WORK TO COMPLETE:
**a)** From the forum thread, list each thing the final post says Google can know or measure about visitors.
**b)** Identify every line of the entries that contains the string "picture", and copy each such line. Case counts.

--- START PASSAGE SHOWN ---

Does Google play fair? Is 'relevant content' and 'usability' enough?
-
It seems there are 2 opposing views, and as a newbie this is very confusing.
One view is that as long as your site pages have relevant content and are easy for the user, Google will rank you fairly.
The other view is that Google has 'rules' you must follow and even if the site is relevant and user-friendly if you don't play by the rules your site may never rank well.
Which is closer to the truth? No one wants to have a great website that won't rank because Google wasn't sophisticated enough to see that they weren't being unfair.
Here's an example to illustrate one related concern I have:
I've read that Google doesn't like duplicated content. But, here are 2 cases in which is it more 'relevant' and 'usable' to the user to have duplicate content:
Say a website helps you find restaurants in a city. Restaurants may be listed by city region, and by type of restaurant. The home page may have links to 30 city regions. It may also have links for 20 types of restaurants. The user has a choice. Say the user chooses a region. The resulting new page may still be relevant and usable by listing ALL 30 regions because the user may want to choose a different region. Altenatively say the user chooses a restaurant type for the whole city. The resulting page may still be relevant and usable by giving the user the ability to choose another type OR another city region. IOW there may be a 'mega-menu' at the top of the page which duplicates on every page in the site, but is very helpful. Instead of requiring the user to go back to the home page to click a new region or a new type the user can do it on any page. That's duplicate content in the form of a mega menu, but is very relevant and usable. YET, my sense is that Google MAY penalize the site even though arguably it is the most relevant and usable approach for someone that may or may not have a specific region or restaurant type in mind..
Thoughts?
-
Hi David,
Sorry for such a delayed response but I keep wondering about your point on the meganav. Its known that Google is able to figure out menus and wont count those toward duplicate content? I just would like to be sure since my menus are fairly substantial when dropdowns are included.
-
You are giving me SOME hope for a site I've been working on for about 5 years and am getting ready to launch. Thanks very much.
-
Your comment in #4 about time on page and bookmarking is something I think should be taken into account by Google for search page ranking, but I've never heard before that they do. [...] Are those significant factors used by Google?
In my opinion, google has every ability to measure visitor actions. They own the Chrome browser and could measure the engagement of visitors with a page, they have access to what gets bookmarked in Chrome, they know when a visitor clicks in the SERPs and when that same visitor reappears in the SERPs, they don't have to have links because they can read when people mention your site in a forum, they know if people navigate to your site by typeing the name of your site into search... I believe that all of these things are important for rankings but how important I can't say.

--- END PASSAGE SHOWN ---
--- START ENTRIES SUPPLIED ---

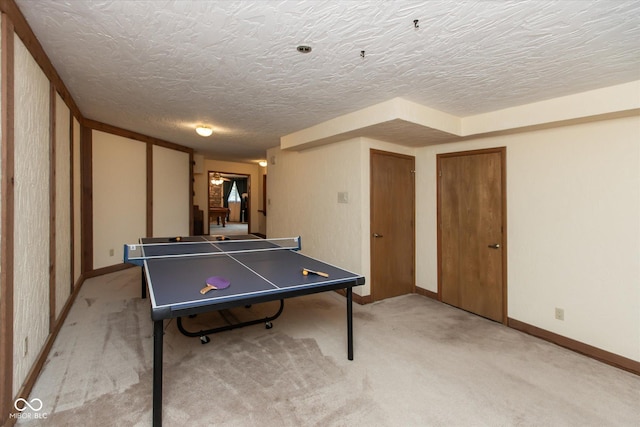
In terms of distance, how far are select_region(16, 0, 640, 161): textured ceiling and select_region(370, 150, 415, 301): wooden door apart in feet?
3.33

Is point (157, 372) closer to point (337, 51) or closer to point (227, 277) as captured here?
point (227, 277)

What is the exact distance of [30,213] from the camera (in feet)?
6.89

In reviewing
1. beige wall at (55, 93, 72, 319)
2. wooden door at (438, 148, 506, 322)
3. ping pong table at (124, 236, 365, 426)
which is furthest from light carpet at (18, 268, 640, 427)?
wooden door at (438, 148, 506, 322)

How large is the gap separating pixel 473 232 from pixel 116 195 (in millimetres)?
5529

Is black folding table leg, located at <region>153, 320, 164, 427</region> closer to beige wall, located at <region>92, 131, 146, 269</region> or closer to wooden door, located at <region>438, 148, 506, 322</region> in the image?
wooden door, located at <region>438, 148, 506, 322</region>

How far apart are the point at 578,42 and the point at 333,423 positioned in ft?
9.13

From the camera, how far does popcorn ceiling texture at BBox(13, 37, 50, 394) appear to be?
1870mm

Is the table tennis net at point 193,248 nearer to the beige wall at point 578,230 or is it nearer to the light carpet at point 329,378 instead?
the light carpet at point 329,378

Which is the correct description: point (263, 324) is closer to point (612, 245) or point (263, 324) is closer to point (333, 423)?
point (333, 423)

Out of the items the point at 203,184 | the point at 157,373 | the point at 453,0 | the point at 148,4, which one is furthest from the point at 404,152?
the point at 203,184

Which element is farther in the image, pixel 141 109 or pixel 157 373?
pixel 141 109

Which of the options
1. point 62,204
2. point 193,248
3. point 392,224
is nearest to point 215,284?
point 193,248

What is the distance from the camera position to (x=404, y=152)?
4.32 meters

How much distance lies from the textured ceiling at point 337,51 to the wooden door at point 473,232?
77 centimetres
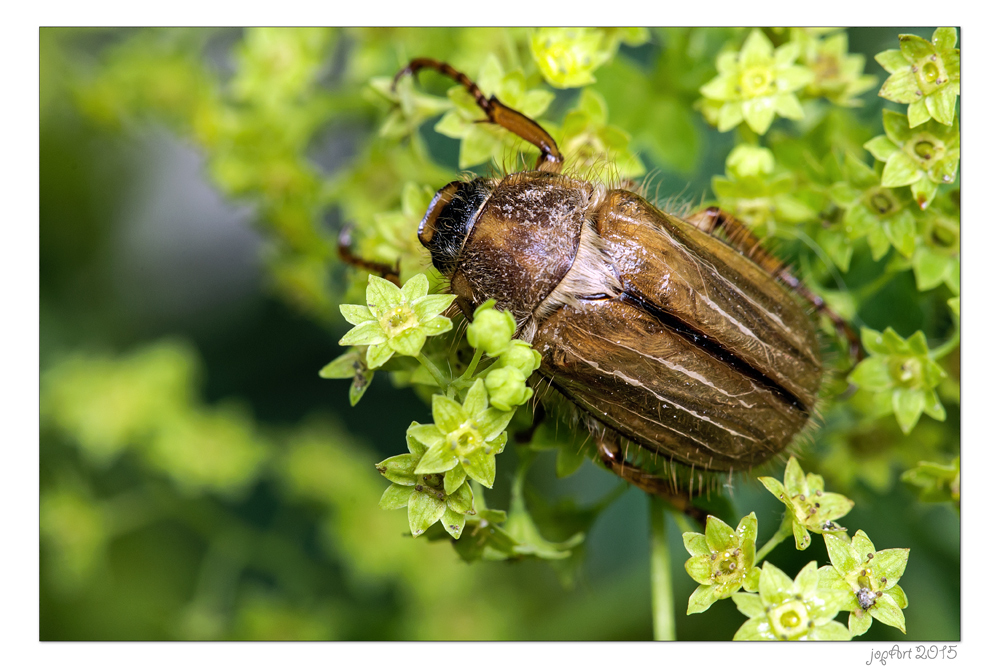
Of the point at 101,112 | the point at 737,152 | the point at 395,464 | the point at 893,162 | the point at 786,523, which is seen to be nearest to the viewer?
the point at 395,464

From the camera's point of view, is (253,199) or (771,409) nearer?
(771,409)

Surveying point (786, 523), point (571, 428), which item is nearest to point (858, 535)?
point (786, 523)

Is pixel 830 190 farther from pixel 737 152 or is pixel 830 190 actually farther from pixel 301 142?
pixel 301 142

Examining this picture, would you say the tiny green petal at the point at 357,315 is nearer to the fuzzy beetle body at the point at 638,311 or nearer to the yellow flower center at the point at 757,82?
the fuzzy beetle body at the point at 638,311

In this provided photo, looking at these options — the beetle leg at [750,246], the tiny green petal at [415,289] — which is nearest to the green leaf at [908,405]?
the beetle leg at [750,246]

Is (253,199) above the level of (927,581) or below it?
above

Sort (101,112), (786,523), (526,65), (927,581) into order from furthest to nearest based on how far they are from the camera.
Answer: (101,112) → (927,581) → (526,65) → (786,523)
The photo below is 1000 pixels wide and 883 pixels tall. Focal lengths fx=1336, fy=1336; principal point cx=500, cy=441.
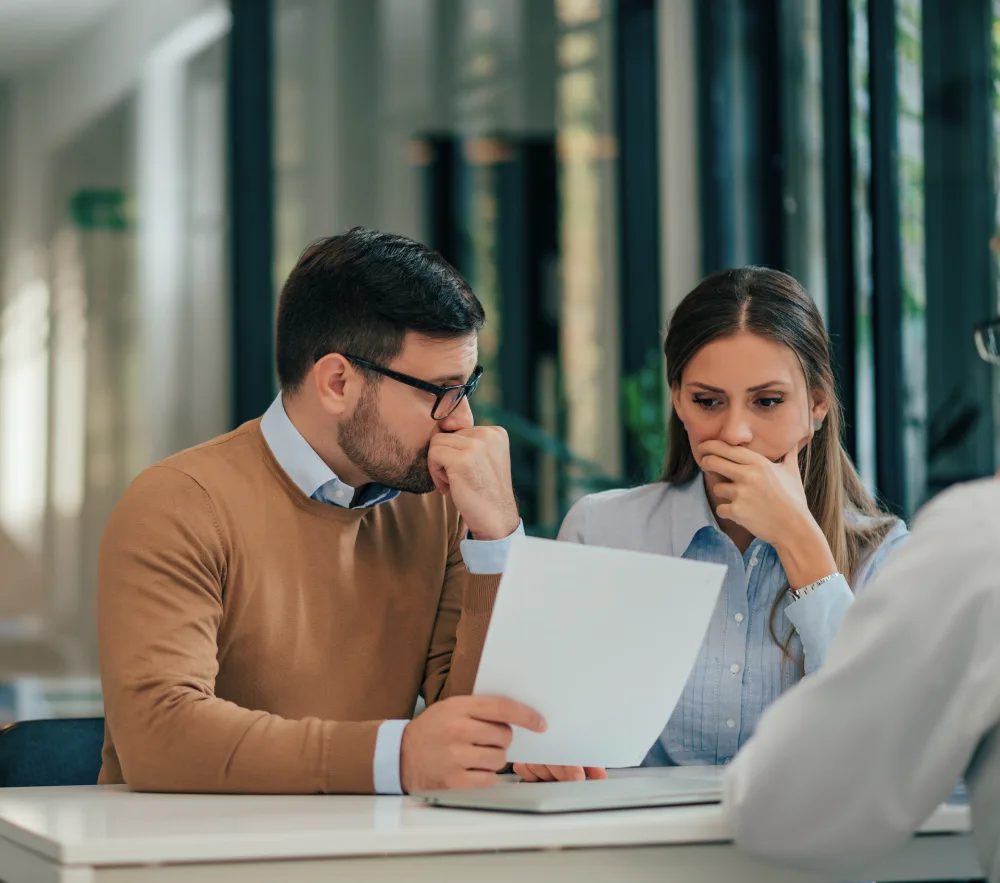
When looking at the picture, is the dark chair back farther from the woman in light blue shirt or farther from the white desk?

--- END ENTRIES SUPPLIED ---

SOLUTIONS TO EACH TASK:
**a)**
- The engagement of visitors with a page, through the Chrome browser
- What gets bookmarked in Chrome
- When a visitor clicks in the SERPs and when that same visitor reappears in the SERPs
- When people mention your site in a forum
- Whether people navigate to your site by typing its name into search

**b)**
Examining this picture, would you say the tiny green petal at the point at 357,315 is nearer to the fuzzy beetle body at the point at 638,311 or nearer to the yellow flower center at the point at 757,82?
When looking at the picture, is the dark chair back farther from the woman in light blue shirt or farther from the white desk?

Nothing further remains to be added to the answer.